It should be noted, in response to the gentleman with non-Quebec Canadian friends regarding mandated labels in Canada, that let us not compare apples to oranges. (Or rather, let’s not compare a Fuji with a Pink Lady.)

Canadian labeling laws for products distributed/sold in Quebec require that the French language copy be given equal prominence. And assuming that you do not have a specific SKU for Quebec (and I would think this also means controlling distribution of “non-Quebec” SKU to Quebec) — this means more copy – thus more paper/inserts and clutter/real-estate used.

In the U.S., this is not the case. There are specific category and product requirements mandated by various bodies — but none require equal prominence.

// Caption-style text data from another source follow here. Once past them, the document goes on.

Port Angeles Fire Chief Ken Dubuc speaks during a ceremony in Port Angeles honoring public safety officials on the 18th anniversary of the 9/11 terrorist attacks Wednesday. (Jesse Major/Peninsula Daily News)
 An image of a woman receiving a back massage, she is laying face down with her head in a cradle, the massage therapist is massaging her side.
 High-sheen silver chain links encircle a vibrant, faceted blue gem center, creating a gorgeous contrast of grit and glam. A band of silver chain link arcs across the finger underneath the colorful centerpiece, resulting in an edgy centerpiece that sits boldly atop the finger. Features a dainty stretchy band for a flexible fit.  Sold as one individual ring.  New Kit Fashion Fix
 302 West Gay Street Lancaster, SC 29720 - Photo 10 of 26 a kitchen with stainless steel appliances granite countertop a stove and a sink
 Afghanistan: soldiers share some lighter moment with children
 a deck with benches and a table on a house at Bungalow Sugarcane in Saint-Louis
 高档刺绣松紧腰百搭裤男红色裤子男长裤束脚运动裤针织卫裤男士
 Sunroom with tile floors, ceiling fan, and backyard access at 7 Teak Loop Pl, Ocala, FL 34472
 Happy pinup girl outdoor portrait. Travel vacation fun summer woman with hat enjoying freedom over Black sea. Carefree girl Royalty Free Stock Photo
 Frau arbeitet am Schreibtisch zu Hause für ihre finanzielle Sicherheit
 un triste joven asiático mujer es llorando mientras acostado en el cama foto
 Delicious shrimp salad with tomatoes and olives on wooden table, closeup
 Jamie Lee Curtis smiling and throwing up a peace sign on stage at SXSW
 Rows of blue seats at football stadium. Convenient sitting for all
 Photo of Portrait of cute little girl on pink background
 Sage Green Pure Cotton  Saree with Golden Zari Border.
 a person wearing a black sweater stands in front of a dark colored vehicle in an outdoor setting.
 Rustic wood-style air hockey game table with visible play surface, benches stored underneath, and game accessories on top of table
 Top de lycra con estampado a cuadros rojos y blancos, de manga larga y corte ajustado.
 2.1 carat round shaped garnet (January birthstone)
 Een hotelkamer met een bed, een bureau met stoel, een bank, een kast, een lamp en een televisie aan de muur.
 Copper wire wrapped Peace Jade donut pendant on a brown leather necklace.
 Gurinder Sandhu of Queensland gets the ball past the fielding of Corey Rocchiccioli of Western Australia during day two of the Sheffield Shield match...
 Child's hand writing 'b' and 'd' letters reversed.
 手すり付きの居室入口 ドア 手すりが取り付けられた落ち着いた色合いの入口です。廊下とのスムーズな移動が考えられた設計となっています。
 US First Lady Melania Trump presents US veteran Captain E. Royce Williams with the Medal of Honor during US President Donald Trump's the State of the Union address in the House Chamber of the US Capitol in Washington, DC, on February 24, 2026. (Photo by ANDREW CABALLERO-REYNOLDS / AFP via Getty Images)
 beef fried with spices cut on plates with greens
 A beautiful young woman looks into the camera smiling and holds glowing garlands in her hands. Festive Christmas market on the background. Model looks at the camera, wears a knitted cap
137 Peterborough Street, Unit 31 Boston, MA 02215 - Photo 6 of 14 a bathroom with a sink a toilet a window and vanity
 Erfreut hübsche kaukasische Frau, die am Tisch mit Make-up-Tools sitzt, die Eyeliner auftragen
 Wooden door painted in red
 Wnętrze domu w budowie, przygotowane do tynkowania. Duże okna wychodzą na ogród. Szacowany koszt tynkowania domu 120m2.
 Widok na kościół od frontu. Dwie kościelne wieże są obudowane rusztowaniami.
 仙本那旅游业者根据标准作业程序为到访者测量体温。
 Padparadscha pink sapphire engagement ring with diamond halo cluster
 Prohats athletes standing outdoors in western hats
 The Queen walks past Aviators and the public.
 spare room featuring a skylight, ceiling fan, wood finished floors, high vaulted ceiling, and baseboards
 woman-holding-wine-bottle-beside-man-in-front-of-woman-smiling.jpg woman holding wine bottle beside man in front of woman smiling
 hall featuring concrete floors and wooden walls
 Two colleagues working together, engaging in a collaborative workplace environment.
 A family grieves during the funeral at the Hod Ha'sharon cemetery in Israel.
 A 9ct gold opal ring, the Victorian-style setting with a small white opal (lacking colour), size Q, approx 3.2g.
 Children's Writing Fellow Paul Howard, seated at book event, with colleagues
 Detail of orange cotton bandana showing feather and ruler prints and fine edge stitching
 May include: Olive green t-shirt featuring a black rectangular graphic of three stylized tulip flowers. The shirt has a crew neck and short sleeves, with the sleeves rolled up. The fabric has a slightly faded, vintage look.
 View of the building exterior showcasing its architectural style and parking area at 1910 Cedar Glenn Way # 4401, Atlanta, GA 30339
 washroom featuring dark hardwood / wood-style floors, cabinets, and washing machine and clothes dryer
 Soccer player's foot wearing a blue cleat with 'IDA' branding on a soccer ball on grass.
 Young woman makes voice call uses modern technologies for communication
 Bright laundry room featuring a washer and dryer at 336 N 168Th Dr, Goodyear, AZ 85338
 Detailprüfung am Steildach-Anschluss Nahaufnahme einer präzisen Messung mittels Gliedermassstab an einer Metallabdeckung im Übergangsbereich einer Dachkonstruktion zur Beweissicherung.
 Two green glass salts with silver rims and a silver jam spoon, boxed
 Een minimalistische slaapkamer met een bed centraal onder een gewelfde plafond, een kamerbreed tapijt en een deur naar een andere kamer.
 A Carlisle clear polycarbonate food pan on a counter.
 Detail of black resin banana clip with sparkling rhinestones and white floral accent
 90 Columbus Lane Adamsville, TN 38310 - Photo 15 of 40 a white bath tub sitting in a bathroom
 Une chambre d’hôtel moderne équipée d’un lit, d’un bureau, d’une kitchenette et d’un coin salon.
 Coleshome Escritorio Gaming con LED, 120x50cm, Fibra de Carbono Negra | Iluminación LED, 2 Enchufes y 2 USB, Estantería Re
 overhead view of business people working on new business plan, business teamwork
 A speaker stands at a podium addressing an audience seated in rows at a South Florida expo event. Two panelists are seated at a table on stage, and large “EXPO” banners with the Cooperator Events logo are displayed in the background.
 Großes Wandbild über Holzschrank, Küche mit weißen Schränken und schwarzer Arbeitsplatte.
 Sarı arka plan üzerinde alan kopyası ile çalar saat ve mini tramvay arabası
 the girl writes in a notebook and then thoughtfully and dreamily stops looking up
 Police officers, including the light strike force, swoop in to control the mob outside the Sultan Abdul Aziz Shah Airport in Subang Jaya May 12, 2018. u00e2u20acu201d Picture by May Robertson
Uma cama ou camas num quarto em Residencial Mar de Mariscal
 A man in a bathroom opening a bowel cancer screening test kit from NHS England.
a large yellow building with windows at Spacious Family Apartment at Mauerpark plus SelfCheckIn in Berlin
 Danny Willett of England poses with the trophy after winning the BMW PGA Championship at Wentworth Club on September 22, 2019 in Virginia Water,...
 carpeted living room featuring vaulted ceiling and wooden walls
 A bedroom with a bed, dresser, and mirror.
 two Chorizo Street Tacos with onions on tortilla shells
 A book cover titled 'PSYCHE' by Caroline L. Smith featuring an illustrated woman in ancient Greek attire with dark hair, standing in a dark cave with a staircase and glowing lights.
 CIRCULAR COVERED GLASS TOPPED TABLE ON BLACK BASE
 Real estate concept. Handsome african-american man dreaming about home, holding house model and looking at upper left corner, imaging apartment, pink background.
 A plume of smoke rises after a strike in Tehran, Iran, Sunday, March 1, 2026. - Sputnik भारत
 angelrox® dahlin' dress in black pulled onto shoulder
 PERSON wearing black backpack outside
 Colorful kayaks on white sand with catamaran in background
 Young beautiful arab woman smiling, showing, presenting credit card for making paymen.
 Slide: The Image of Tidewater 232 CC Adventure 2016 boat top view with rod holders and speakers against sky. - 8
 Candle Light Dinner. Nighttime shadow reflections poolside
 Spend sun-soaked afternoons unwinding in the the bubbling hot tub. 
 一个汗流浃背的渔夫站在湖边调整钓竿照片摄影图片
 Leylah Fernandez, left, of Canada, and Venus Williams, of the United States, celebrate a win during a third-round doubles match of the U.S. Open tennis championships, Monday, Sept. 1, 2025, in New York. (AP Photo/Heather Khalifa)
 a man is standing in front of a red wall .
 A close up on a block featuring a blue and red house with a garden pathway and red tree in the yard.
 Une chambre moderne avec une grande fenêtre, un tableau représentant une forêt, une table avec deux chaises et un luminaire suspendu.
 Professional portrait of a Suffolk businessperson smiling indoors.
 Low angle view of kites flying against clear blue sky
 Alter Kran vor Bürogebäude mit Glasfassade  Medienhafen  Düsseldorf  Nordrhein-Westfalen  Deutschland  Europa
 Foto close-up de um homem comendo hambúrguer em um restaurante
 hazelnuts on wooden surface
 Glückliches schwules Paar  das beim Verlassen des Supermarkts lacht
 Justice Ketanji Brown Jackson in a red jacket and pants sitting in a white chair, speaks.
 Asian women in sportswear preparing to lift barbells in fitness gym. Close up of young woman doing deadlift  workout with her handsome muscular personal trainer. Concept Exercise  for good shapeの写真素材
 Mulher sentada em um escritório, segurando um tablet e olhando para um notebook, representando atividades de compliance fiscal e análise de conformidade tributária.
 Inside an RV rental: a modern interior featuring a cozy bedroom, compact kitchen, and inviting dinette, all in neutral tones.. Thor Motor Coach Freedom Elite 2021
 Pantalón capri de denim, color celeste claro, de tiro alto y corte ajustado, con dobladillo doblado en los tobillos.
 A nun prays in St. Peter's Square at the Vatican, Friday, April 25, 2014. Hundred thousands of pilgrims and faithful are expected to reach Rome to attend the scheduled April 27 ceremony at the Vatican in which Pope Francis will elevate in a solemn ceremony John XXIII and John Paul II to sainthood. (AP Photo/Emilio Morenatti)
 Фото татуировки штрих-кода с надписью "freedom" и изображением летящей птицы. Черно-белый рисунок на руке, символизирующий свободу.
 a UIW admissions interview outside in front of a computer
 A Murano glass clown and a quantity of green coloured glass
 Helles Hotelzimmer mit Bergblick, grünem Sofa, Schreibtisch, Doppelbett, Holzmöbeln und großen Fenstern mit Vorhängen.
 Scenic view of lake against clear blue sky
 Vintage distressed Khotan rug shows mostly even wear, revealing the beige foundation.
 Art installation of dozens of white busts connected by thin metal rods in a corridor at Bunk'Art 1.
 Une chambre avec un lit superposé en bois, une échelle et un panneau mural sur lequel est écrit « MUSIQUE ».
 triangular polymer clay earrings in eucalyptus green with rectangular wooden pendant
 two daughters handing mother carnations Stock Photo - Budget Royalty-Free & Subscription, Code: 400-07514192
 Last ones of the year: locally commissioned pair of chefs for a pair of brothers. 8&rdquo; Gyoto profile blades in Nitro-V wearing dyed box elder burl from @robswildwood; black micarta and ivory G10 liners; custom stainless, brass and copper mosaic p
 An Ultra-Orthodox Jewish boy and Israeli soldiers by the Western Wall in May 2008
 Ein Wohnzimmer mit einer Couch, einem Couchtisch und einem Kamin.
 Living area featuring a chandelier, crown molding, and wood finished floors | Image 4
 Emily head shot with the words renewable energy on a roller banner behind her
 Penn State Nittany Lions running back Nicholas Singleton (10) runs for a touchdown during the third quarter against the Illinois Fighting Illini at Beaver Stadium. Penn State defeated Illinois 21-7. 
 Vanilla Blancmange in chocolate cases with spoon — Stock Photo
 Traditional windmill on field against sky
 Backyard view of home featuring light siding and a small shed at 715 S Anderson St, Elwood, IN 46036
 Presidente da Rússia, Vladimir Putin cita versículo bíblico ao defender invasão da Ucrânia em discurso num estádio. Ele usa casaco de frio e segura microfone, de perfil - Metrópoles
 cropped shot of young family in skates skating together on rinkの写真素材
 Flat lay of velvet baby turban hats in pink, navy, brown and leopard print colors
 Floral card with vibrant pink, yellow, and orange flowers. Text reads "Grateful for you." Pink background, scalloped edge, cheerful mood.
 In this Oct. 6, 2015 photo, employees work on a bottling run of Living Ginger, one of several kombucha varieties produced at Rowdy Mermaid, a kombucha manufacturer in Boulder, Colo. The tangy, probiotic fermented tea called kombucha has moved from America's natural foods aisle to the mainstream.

The author of the aforementioned comment makes a point that at one time or another we as consumers will experience having to go through various pieces of collateral/inserts to get to our language, but we should be clear that we are potentially comparing very different situations (French/Canada vs. Spanish/U.S.).

John Holcombe
John Holcombe
16 years 8 months ago

Lots of opinions here; insightful to be sure, but opinions nonetheless. Does anyone know of any sources of hard data (other than the oft-quoted FMI study)? Or any good case studies of in-market success (i.e., an increase in sales as a result of going to bilingual packing)? While the customer is always right, the producer requires ROI.